The love for the dough ball, I think, spurred on garlic fingers and pizza rolls, the kind you pull apart when hot from the oven and dip into tomato sauce. I never order those things. What’s the thrill when there’s enough for everyone?
My kids eat take out pizza all the time. I order it on my phone and twenty minutes later the doorbell rings. They like it, it’s somewhat exciting, but there aren’t any dough balls or sweaty palms. It’s just pizza, enough for everyone, in a technologically advanced cardboard box designed to never collapse onto the pizza inside. After dinner the boxes sit crushed on their sides, crumbs spilling onto the floor, ready for recycling.
Traditional Pizza Dough
This dough uses the ‘sponge’ method where some of the flour is added to the water and yeast, and this ‘sponge’ is allowed to rest before the rest of the flour is mixed in - a baby step towards sour dough.
Makes 4 x 10 inch pizzas
4 tsp dried yeast
1 1/4 cups (300 ml) lukewarm water
4 cups (500 g) all purpose flour
1 tsp salt
Dissolve the yeast in about 2 tablespoons of the lukewarm water. Add about 2 tablespoons of the flour, mix to a smooth paste, then stir in the remaining water. Cover and leave the yeast mixture for about 30 minutes or until it is bubbling and foamy. Whisk the flour and salt together in a large bowl and make a well in the centre. Pour in the yeast liquid and remaining water. Work the ingredients together using a wooden spoon by pulling the flour into the liquid mixture until it comes together. Use your hands to transfer the mixture to a lightly floured surface - it will be a shaggy mess. Knead the dough (fold in half towards you, turn a quarter turn, push away from you with the heal of your hand, repeat) for about 10 minutes or until it is smooth and elastic.
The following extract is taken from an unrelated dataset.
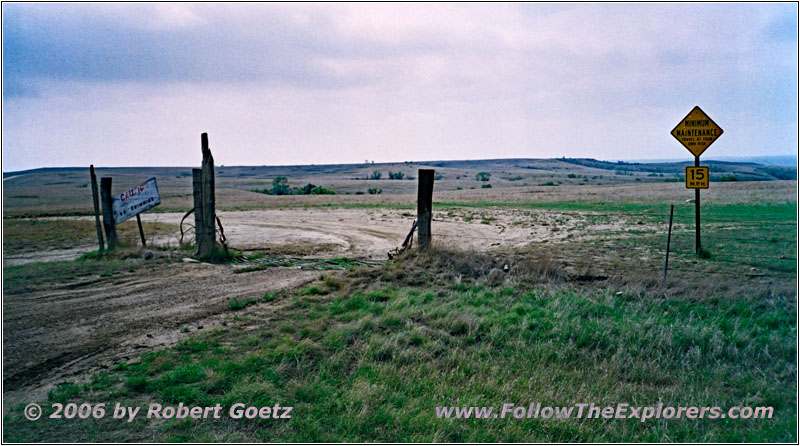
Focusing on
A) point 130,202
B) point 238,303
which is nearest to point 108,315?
point 238,303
Form the dough into a round loaf and cut into 4 even sized pieces. Form each piece into a ball and leave them all to rise under a clean tea towel for about 1 ½ hours, or until they have doubled in size. (This can happen in the refrigerator overnight. Let dough balls come to room temperature before baking). Use one ball of dough for one pizza. Punch down the dough and knead for a couple of minutes on a lightly floured surface. Press the dough out flat and using a rolling pin shape it into a round circle, about 10” in diameter. Using your knuckles press just inside the edges to raise them slightly. Leave the dough to rest for 10 – 15 minutes. At this point, I slide it onto a piece of parchment paper.
Preheat the oven to 450C. If using a pizza stone, place it on the middle rack and allow it to preheat with the oven. When dough is covered with toppings, (and an optional small dough ball in the middle, for nostalgia) slide dough onto pizza stone, or onto a baking sheet and cook for 10 minutes, or until crispy and golden and the base is cooked through.
Pizza balls always!!!
We didn’t have dough balls but I do recall sitting watching the pizza being dished up waiting for the box to be empty when I would peel the cheese stuck on top to nibble on before devouring my pizza.